Le prix des appartements au Nouveau-Brunswick a connu une hausse de 4,9% entre 2020 et 2021, d’après les dernières données de la Société canadienne d’hypothèque (SCHL), alors qu’elle n’atteignait que 3% en moyenne à l’échelle du pays, sur la même période. Depuis, le resserrement des taux d’intérêt a eu pour effet de refroidir le marché immobilier, entraînant une pression à la hausse sur le marché locatif.
«Maintenant les loyers à Moncton ressemblent aux prix des grandes villes comme Halifax et Montréal, c’est inquiétant pour l’activité universitaire», regrette Jean-Sébastien Léger, président de la Fédération étudiante du Campus universitaire de Moncton.
«Si pour les gens d’ici qui ont un véhicule c’est correct, ils peuvent habiter Moncton Nord ou Dieppe, mais pour les étudiants internationaux c’est assez dispendieux.»
Originaire de Saint-Jean, Bailey Owen a le plus grand mal à trouver un logement pour ses études à Moncton.
«J’ai l’impression que les gens ne veulent pas d’un jeune adolescent parce qu’ils pensent que nous sommes moins responsables», explique le jeune homme de 19 ans après plus de 8 mois de recherches infructueuses.
Découragé, il a demandé aux membres de sa famille de partager son annonce sur les médias sociaux, comme dernier espoir de trouver une solution.
«Si ça ne marche pas, je me prépare à dormir dans ma voiture à la rentrée. Je veux dire, évidemment, ce ne sera pas permanent, mais tant que l’état mental peut le supporter, je le ferai», dit-il froidement.
Les ressources personnelles et le réseau semblent finalement être la clé pour trouver un logement étudiant dans ce contexte de pénurie.
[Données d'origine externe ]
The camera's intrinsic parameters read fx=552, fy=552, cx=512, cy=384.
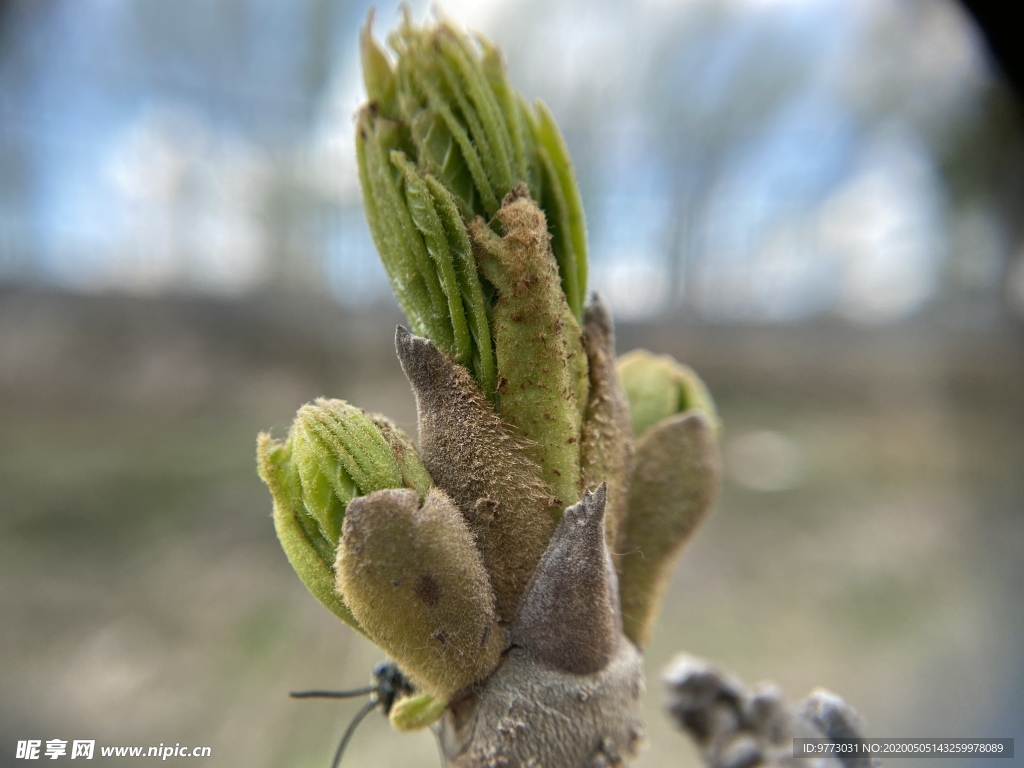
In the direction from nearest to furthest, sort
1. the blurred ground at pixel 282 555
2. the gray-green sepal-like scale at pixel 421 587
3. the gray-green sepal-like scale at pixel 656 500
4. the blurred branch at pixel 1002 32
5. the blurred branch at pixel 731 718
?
the gray-green sepal-like scale at pixel 421 587 < the gray-green sepal-like scale at pixel 656 500 < the blurred branch at pixel 731 718 < the blurred branch at pixel 1002 32 < the blurred ground at pixel 282 555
Les annonces sur Facebook se multiplient, les conversations whatsapp s’activent, le bouche à oreille joue à plein pour trouver de la place avant septembre.
«On essaie de négocier pour les nouveaux arrivants de la communauté, en expliquant leur situation aux propriétaires», explique Pierre Emmanuel Nyope, représentant de l’Amicale des Camerounais de l’Atlantique, en ajoutant faire «appel aux compatriotes pour trouver des familles d’accueil en cas d’urgence».
Au-delà des difficultés immédiates, cette situation pourrait avoir d’importantes répercussions sur le parcours des étudiants.
«J’ai besoin d’avoir beaucoup de temps pour mes études, je ne peux pas me permettre de prendre un emploi à temps plein pour payer mon logement», réfléchit Bailey Owen.
«Le fait que ce soit des jeunes fait la différence, ils ont déjà beaucoup de choses à penser à ce moment-là», conclut Jael Duarte.
Les propriétaires et associations de propriétaires contactés pour cet article n’ont pas donné suite à nos sollicitations.
Quand acheter devient plus rentable
Si Myriam Cormier se sent révoltée face aux pratiques abusives de certains propriétaires, c’est pour mieux mettre en avant ses locateurs, qui lui font également office… de parents. Alors que son petit frère et elle prévoient étudier à l’Université de Moncton pour encore 4-5 ans, ses parents ont fait le choix stratégique d’acheter plutôt que de louer. Pour environ 2000 pieds carrés, elle paye moins de 500$ par mois, avec très peu de variations.
«C’est comme un prêt, mes parents ont acheté la maison et vont la revendre une fois qu’elle ne servira plus et on leur verse un loyer juste en fonction de l’hypothèque chaque mois.»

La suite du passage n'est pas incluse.